Questions concerning scene geometry:
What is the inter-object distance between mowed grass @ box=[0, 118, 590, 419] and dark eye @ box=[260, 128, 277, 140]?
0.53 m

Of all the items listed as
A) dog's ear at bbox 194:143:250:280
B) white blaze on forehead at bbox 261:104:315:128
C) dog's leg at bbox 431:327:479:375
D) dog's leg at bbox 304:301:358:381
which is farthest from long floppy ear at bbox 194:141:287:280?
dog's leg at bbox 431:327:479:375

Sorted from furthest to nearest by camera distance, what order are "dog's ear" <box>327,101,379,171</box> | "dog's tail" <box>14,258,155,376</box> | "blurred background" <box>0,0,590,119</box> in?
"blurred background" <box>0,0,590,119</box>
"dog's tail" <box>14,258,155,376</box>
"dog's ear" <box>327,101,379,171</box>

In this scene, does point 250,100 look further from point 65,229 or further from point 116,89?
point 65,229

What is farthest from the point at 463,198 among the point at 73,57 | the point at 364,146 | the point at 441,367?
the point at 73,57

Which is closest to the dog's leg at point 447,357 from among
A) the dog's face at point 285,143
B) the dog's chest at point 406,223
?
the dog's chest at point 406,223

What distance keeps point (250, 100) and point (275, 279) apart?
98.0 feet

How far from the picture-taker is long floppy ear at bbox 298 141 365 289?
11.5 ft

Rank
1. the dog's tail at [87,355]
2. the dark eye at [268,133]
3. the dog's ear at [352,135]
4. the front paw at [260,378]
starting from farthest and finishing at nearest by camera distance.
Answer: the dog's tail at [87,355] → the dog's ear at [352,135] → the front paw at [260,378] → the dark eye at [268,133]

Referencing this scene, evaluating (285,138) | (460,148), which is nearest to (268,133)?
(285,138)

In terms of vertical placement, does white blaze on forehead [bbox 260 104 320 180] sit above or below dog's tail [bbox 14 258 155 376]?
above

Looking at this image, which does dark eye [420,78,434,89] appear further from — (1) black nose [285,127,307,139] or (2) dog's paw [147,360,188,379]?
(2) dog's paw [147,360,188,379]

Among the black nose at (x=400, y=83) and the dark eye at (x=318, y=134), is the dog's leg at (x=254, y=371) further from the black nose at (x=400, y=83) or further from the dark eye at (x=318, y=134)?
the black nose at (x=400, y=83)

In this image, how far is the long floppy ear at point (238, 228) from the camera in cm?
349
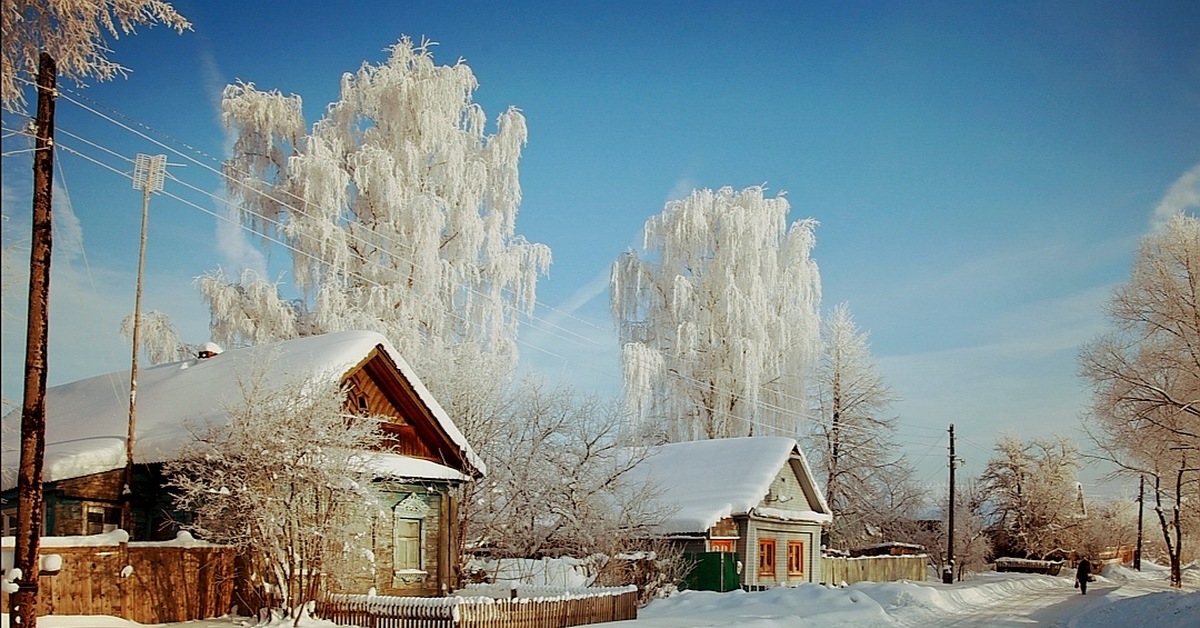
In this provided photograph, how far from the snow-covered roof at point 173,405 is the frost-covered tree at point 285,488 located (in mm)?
1227

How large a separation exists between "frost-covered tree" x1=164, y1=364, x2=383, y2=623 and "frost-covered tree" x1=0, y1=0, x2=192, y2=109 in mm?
6635

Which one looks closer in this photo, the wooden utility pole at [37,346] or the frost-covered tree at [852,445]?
the wooden utility pole at [37,346]

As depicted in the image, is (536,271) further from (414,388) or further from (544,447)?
(414,388)

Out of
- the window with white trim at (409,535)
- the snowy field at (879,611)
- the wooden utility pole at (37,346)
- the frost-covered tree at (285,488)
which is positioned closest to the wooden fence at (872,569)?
the snowy field at (879,611)

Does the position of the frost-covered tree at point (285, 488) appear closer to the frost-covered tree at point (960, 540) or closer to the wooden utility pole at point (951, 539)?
the wooden utility pole at point (951, 539)

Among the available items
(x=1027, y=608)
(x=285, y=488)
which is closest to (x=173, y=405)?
(x=285, y=488)

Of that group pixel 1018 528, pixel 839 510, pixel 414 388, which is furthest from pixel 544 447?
pixel 1018 528

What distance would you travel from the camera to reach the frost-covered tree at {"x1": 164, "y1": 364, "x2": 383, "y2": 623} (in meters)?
15.9

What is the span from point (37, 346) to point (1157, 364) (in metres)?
30.0

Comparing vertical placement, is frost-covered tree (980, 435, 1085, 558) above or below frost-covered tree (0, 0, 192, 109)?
below

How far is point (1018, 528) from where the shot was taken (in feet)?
203

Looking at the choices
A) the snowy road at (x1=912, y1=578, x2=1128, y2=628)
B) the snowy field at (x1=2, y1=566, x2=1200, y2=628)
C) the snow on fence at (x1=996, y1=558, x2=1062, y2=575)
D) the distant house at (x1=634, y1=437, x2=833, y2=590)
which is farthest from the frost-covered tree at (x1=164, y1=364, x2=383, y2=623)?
the snow on fence at (x1=996, y1=558, x2=1062, y2=575)

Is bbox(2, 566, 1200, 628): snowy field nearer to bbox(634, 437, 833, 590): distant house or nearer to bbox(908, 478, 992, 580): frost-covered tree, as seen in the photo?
bbox(634, 437, 833, 590): distant house

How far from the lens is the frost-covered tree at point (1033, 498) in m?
Result: 60.7
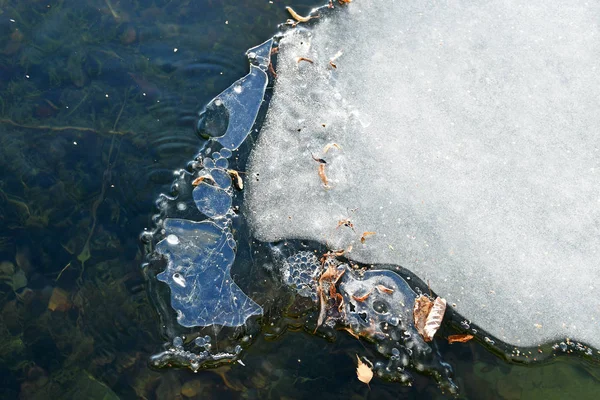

Instruction: Copy verbatim the rows from the line containing "How far is point" through the end of the rows, including both ends, and omit the pictures from your answer.

Output of the task:
How far is point (1018, 528) from where the shot was taken (in feet)?
203

Looking at the choices
A) the snowy road at (x1=912, y1=578, x2=1128, y2=628)
B) the snowy field at (x1=2, y1=566, x2=1200, y2=628)
C) the snow on fence at (x1=996, y1=558, x2=1062, y2=575)
D) the distant house at (x1=634, y1=437, x2=833, y2=590)
which is farthest from the frost-covered tree at (x1=164, y1=364, x2=383, y2=623)?
the snow on fence at (x1=996, y1=558, x2=1062, y2=575)

Is bbox(2, 566, 1200, 628): snowy field nearer to bbox(634, 437, 833, 590): distant house or nearer to bbox(908, 478, 992, 580): frost-covered tree, as seen in the photo?
bbox(634, 437, 833, 590): distant house

How far from the lens is the frost-covered tree at point (1033, 498) in m?
Result: 60.7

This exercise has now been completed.